Listing on spatial positioning
<<<<

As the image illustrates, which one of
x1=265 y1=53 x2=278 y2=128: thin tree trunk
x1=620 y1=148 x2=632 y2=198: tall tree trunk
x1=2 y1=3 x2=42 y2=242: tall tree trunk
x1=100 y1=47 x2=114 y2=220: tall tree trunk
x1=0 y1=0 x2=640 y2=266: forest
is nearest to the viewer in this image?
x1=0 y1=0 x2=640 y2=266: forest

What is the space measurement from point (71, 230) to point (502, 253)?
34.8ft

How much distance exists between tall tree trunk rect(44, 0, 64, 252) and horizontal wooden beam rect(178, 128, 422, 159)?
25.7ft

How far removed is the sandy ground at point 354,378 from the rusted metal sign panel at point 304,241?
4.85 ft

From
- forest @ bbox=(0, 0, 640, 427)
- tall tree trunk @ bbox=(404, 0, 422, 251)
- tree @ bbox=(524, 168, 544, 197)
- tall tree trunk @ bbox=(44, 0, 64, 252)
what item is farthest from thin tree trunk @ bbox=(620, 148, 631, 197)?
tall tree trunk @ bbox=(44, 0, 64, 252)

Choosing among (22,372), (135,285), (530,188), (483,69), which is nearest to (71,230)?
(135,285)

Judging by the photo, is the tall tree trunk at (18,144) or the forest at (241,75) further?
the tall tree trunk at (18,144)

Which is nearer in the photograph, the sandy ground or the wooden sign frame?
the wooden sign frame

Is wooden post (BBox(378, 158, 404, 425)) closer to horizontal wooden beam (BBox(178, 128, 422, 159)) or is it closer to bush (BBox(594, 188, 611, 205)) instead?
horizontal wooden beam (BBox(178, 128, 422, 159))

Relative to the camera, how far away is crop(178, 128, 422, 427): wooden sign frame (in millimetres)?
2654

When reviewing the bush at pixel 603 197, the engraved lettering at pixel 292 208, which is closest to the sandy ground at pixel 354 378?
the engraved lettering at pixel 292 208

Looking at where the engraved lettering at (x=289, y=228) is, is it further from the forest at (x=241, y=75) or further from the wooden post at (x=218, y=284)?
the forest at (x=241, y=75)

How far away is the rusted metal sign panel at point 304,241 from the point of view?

>>>>

*Aim*.
Write out the listing word for word, from the line containing "How far removed" through the end of the listing, including both ends.

*Task output*.
How far removed is the sandy ground at point 354,378 from the rusted metal sign panel at point 304,241?
4.85 ft

From
- forest @ bbox=(0, 0, 640, 427)
- tall tree trunk @ bbox=(404, 0, 422, 251)
- tree @ bbox=(524, 168, 544, 197)
- tall tree trunk @ bbox=(44, 0, 64, 252)
what item is farthest from thin tree trunk @ bbox=(620, 148, 631, 197)?
tall tree trunk @ bbox=(44, 0, 64, 252)

Choosing among (22,372), (135,285), (530,188), (483,69), which is nearest to (71,230)?
(135,285)

Judging by the photo, is the tall tree trunk at (18,144) or the forest at (241,75) further?
the tall tree trunk at (18,144)

Which is nearer in the photograph, the sandy ground or the wooden sign frame?
the wooden sign frame

Is wooden post (BBox(378, 158, 404, 425)) closer to horizontal wooden beam (BBox(178, 128, 422, 159)) or is it closer to bush (BBox(594, 188, 611, 205)) instead?
horizontal wooden beam (BBox(178, 128, 422, 159))

Relative to the camera, how far away is crop(178, 128, 422, 427): wooden sign frame (in millimetres)?
2654

When reviewing the bush at pixel 603 197, the engraved lettering at pixel 292 208, which is closest to the sandy ground at pixel 354 378?
the engraved lettering at pixel 292 208

Looking at where the engraved lettering at (x=289, y=228) is, is it further from the forest at (x=241, y=75) or further from the wooden post at (x=218, y=284)?
the forest at (x=241, y=75)

How far away is the rusted metal sign panel at point 304,241 from the point of view?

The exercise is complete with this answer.